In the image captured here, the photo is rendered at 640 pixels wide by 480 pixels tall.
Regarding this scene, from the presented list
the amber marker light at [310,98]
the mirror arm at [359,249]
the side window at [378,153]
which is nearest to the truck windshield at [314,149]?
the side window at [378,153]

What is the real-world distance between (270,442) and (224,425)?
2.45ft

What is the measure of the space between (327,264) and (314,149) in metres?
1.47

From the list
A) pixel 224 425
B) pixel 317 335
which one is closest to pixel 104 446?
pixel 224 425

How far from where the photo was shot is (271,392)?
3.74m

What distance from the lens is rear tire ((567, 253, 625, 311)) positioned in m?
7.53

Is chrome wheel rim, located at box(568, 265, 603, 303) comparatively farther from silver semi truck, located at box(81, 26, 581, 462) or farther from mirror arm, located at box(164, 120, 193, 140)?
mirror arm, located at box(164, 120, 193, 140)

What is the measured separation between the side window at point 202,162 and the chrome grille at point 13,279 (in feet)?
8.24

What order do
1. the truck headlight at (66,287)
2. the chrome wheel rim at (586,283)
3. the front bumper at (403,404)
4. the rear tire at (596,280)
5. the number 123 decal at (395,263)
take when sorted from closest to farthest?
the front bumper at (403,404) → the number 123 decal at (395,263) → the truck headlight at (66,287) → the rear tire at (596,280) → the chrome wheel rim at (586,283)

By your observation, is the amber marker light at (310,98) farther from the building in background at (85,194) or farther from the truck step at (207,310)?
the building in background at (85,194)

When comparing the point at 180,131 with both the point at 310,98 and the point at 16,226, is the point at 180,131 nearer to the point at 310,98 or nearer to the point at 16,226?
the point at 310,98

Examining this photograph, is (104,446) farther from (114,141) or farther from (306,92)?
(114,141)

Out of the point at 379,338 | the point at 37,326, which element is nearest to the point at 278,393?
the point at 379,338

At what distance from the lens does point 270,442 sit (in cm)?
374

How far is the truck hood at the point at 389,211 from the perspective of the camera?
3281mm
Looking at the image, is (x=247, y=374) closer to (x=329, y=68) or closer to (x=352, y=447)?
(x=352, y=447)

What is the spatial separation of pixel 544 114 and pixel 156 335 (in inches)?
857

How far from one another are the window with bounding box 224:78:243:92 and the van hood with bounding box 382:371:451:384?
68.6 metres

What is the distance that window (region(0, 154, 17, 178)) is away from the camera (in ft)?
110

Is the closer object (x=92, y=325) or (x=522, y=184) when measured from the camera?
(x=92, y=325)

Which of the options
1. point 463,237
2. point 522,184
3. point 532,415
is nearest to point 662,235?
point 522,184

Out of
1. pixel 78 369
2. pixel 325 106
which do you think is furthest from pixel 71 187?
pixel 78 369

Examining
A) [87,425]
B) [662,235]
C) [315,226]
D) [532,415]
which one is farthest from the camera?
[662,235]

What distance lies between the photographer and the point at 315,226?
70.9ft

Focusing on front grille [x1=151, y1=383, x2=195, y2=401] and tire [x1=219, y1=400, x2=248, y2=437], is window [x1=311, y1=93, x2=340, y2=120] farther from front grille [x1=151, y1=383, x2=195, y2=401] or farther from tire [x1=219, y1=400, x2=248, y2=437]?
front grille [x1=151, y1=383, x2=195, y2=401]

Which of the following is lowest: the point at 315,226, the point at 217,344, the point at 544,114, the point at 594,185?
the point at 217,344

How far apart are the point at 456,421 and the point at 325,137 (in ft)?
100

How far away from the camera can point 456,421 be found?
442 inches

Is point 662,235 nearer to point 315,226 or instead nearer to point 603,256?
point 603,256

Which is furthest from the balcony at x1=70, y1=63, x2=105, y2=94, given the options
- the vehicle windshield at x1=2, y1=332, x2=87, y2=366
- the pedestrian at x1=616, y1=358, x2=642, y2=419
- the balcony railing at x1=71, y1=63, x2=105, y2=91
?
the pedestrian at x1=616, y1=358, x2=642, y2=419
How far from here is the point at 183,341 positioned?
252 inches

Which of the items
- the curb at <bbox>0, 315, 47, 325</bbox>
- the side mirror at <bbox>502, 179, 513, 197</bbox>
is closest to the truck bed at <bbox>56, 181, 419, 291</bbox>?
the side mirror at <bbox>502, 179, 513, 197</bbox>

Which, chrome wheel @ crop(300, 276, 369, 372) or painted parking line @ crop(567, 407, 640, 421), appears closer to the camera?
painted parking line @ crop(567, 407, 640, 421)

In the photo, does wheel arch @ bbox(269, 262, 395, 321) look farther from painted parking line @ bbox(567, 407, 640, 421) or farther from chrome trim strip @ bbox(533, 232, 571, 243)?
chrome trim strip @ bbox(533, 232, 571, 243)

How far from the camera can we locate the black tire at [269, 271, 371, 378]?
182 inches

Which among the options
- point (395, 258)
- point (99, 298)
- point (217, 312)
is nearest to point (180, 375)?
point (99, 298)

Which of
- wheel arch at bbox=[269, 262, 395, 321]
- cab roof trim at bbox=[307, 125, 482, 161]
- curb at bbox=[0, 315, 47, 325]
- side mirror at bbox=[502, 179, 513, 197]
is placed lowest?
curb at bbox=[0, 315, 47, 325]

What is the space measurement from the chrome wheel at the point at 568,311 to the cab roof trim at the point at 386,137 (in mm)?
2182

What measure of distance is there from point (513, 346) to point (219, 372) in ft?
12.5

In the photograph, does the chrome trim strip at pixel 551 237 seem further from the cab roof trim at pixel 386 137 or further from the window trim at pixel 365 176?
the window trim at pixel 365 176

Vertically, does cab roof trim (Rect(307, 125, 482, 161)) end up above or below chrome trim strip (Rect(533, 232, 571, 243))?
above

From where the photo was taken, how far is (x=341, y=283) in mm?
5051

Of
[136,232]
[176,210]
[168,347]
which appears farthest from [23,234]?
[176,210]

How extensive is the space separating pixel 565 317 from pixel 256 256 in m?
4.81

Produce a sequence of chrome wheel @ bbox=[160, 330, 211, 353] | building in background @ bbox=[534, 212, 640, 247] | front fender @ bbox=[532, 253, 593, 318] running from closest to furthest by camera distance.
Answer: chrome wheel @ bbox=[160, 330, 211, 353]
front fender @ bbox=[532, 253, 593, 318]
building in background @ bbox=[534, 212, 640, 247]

•••••

Rewrite the data above with every "truck step" changed to "cab step", keeping all other text the same.

▶ [Exercise answer]
In the image captured here, the photo is rendered at 640 pixels wide by 480 pixels tall.
Regarding this scene, from the presented list
the amber marker light at [310,98]
the mirror arm at [359,249]
the side window at [378,153]
which is nearest to the truck windshield at [314,149]?
the side window at [378,153]

What is the real-world distance between (270,442) and (224,425)?
2.45ft

What is the measure of the space between (327,264) and (314,149) in metres?
1.47

From the list
A) pixel 224 425
B) pixel 317 335
which one is closest to pixel 104 446?
pixel 224 425

How far from where the photo was shot is (271,392)?
3.74m

What distance from the lens is rear tire ((567, 253, 625, 311)) positioned in m?
7.53

Is chrome wheel rim, located at box(568, 265, 603, 303) comparatively farther from silver semi truck, located at box(81, 26, 581, 462) or farther from mirror arm, located at box(164, 120, 193, 140)?
mirror arm, located at box(164, 120, 193, 140)

What is the measured separation between the side window at point 202,162 and the chrome grille at point 13,279 (in feet)?
8.24

What order do
1. the truck headlight at (66,287)
2. the chrome wheel rim at (586,283)
3. the front bumper at (403,404)
4. the rear tire at (596,280)
5. the number 123 decal at (395,263)
take when sorted from closest to farthest?
the front bumper at (403,404) → the number 123 decal at (395,263) → the truck headlight at (66,287) → the rear tire at (596,280) → the chrome wheel rim at (586,283)

By your observation, is the amber marker light at (310,98) farther from the building in background at (85,194) or farther from the cab step at (207,310)?
the building in background at (85,194)

When comparing the point at 180,131 with both the point at 310,98 and the point at 16,226, is the point at 180,131 nearer to the point at 310,98 or nearer to the point at 16,226?
the point at 310,98

Examining this photograph, is (104,446) farther from (114,141) or farther from (306,92)?
(114,141)

Out of the point at 379,338 | the point at 37,326, which element is nearest to the point at 278,393?
the point at 379,338

At what distance from the lens does point 270,442 sit (in cm)?
374

How far is the truck hood at the point at 389,211 from the perspective of the camera?
3281mm
Looking at the image, is (x=247, y=374) closer to (x=329, y=68) or closer to (x=352, y=447)?
(x=352, y=447)

What is the spatial separation of pixel 544 114 and pixel 156 335 (in inches)?
857

How far from one another are the window with bounding box 224:78:243:92 and the van hood with bounding box 382:371:451:384?
68.6 metres

What is the distance that window (region(0, 154, 17, 178)) is away from the camera (in ft)?
110

Is the closer object (x=92, y=325) or (x=522, y=184) when measured from the camera?
(x=92, y=325)

Which of the options
1. point 463,237
2. point 522,184
3. point 532,415
is nearest to point 662,235?
point 522,184

Out of
1. pixel 78 369
2. pixel 325 106
which do you think is furthest from pixel 71 187?
pixel 78 369

Examining
A) [87,425]
B) [662,235]
C) [315,226]
D) [532,415]
which one is farthest from the camera?
[662,235]

What distance lies between the photographer and the point at 315,226?
70.9ft

Focusing on front grille [x1=151, y1=383, x2=195, y2=401] and tire [x1=219, y1=400, x2=248, y2=437], is window [x1=311, y1=93, x2=340, y2=120] farther from front grille [x1=151, y1=383, x2=195, y2=401] or farther from tire [x1=219, y1=400, x2=248, y2=437]?
front grille [x1=151, y1=383, x2=195, y2=401]

Which of the following is lowest: the point at 315,226, the point at 217,344, the point at 544,114, the point at 594,185?
the point at 217,344

How far apart are the point at 456,421 and the point at 325,137 (in ft)?
100

How far away from the camera can point 456,421 be found?
442 inches

Is point 662,235 nearer to point 315,226 or instead nearer to point 603,256?
point 603,256

Which is furthest from the balcony at x1=70, y1=63, x2=105, y2=94, given the options
- the vehicle windshield at x1=2, y1=332, x2=87, y2=366
- the pedestrian at x1=616, y1=358, x2=642, y2=419
- the balcony railing at x1=71, y1=63, x2=105, y2=91
?
the pedestrian at x1=616, y1=358, x2=642, y2=419
How far from here is the point at 183,341 positioned?
252 inches

Which of the items
- the curb at <bbox>0, 315, 47, 325</bbox>
- the side mirror at <bbox>502, 179, 513, 197</bbox>
is closest to the truck bed at <bbox>56, 181, 419, 291</bbox>?
the side mirror at <bbox>502, 179, 513, 197</bbox>

Which, chrome wheel @ crop(300, 276, 369, 372) or painted parking line @ crop(567, 407, 640, 421), appears closer to the camera?
painted parking line @ crop(567, 407, 640, 421)

In the photo, does wheel arch @ bbox(269, 262, 395, 321) look farther from painted parking line @ bbox(567, 407, 640, 421) or farther from chrome trim strip @ bbox(533, 232, 571, 243)?
chrome trim strip @ bbox(533, 232, 571, 243)

How far from the camera can we locate the black tire at [269, 271, 371, 378]?
182 inches

Which among the options
- point (395, 258)
- point (99, 298)
- point (217, 312)
is nearest to point (180, 375)?
point (99, 298)

Which of
- wheel arch at bbox=[269, 262, 395, 321]
- cab roof trim at bbox=[307, 125, 482, 161]
- curb at bbox=[0, 315, 47, 325]
- side mirror at bbox=[502, 179, 513, 197]
is placed lowest?
curb at bbox=[0, 315, 47, 325]

What is the space measurement from the chrome wheel at the point at 568,311 to the cab roof trim at the point at 386,137 (in mm)?
2182

What measure of distance is there from point (513, 346) to point (219, 372) in ft?
12.5

In the photograph, does the chrome trim strip at pixel 551 237 seem further from the cab roof trim at pixel 386 137 or further from the window trim at pixel 365 176?
the window trim at pixel 365 176

Vertically, does cab roof trim (Rect(307, 125, 482, 161)) end up above or below chrome trim strip (Rect(533, 232, 571, 243))?
above

From where the photo was taken, how far is (x=341, y=283) in mm?
5051

Of
[136,232]
[176,210]
[168,347]
which appears farthest from [23,234]?
[176,210]

How extensive is the space separating pixel 565 317 from pixel 256 256 in m?
4.81

Produce a sequence of chrome wheel @ bbox=[160, 330, 211, 353] | building in background @ bbox=[534, 212, 640, 247] | front fender @ bbox=[532, 253, 593, 318] running from closest to furthest by camera distance.
Answer: chrome wheel @ bbox=[160, 330, 211, 353]
front fender @ bbox=[532, 253, 593, 318]
building in background @ bbox=[534, 212, 640, 247]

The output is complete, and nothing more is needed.